■ TASKS:
- 1) In the forum thread on dining table wood below, do these statements agree with the thread? (a) The first poster finds toasted birch hard to work with because it splinters, cracks or splits. (b) Local vendors steam their black walnut. (c) Cosmicsniper suggests cherry for the table. Answer yes or no for each and quote the deciding words.
- 2) Please carry on the forum thread on dining table wood below from the point where it stops.

■ EXCERPTED PASSAGE:
○ ○ ○ ○ ○

# Help Choosing Wood and Finish for Dining Table



## mstang1988 (Feb 1, 2013)

I've been planning on building a dining table and through accident found a wood and finish my Fiance and I really like. The problem is… it's toasted birch and the wood is difficult to work with (splinters/cracks/splits easily). I've looked at black walnut but because it's steamed at the vendors around here it looks much more washed out then the toasted birch. What wood and finish can I use to get close to the toasted birch? The dark wood in the picture linked is toasted birch in it's natural color.


----------



## Cosmicsniper (Oct 2, 2009)

Use walnut. Trust me.

BTW, I could be wrong about this, but I think "toasted" birch is just a marketing term given to some engineered products or perhaps a stain color.

Walnut finishes to look exactly like that picture. I'd use maple and walnut.


----------



## pintodeluxe (Sep 12, 2010)

○ ○ ○ ○ ○

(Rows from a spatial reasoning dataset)

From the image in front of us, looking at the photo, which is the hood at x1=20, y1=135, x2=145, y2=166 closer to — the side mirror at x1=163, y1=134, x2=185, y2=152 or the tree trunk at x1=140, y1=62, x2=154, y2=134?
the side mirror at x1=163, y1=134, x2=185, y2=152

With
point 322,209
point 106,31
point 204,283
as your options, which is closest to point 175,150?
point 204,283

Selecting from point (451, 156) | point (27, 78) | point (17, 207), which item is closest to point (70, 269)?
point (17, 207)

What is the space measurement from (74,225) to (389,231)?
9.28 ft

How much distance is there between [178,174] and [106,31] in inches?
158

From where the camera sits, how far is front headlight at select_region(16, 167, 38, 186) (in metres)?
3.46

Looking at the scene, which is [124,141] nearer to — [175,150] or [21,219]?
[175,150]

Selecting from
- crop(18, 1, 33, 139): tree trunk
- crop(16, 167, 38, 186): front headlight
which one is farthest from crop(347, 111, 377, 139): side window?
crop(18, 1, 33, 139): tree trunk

○ ○ ○ ○ ○

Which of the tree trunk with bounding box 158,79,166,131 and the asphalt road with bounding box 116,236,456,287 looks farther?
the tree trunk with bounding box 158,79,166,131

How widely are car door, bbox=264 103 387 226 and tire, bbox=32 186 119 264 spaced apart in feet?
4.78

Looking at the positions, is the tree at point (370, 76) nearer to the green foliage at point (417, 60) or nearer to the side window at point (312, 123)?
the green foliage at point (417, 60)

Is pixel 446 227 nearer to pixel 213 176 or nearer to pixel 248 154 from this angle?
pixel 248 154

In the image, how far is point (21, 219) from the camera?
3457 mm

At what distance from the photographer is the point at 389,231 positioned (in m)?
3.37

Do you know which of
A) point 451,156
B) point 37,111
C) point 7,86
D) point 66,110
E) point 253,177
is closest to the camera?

○ ○ ○ ○ ○

■ FINAL ANSWERS:
- 1)
(a) Yes: "the wood is difficult to work with (splinters/cracks/splits easily)"
(b) Yes: "because it's steamed at the vendors around here"
(c) No: "Use walnut. Trust me."

- 2)
Most hardwoods can be stained to that color. White oak is good for tables, especially when it is quartersawn. 
A walnut gel stain should do the trick. Just steer clear of cherry if you plan to use an oil base stain.

Walnut is that color naturally.


----------



## Cosmicsniper (Oct 2, 2009)

No doubt, Willie. But I wouldn't stain it…that just leads to problems, especially since the two woods are adjacent to each other. You'd certainly want something naturally dark, hence the walnut recommendation.

It's not so much of "Can I do this?" but rather one of "Should I do this?"


----------



## mstang1988 (Feb 1, 2013)

In my experience Walnut hasn't been as dark. I think this picture better shows the color. I'll see if I can pickup some black walnut the next time I'm out and take a side-by-side snapshot. I would say the toasted birch is even darker then Peruvian Walnut (which is darker then American Walnut). If somebody has 8/4 Peruvian Walnut I would give it a try but haven't seen reasonable prices.


----------



## inchanga (Aug 13, 2012)

A combination of black walnut and white oak or maple would give you the contrast you need and produce a supereb finish. I don't understand why your wood vendor is steaming the walnut…


----------



## Tennessee (Jul 8, 2011)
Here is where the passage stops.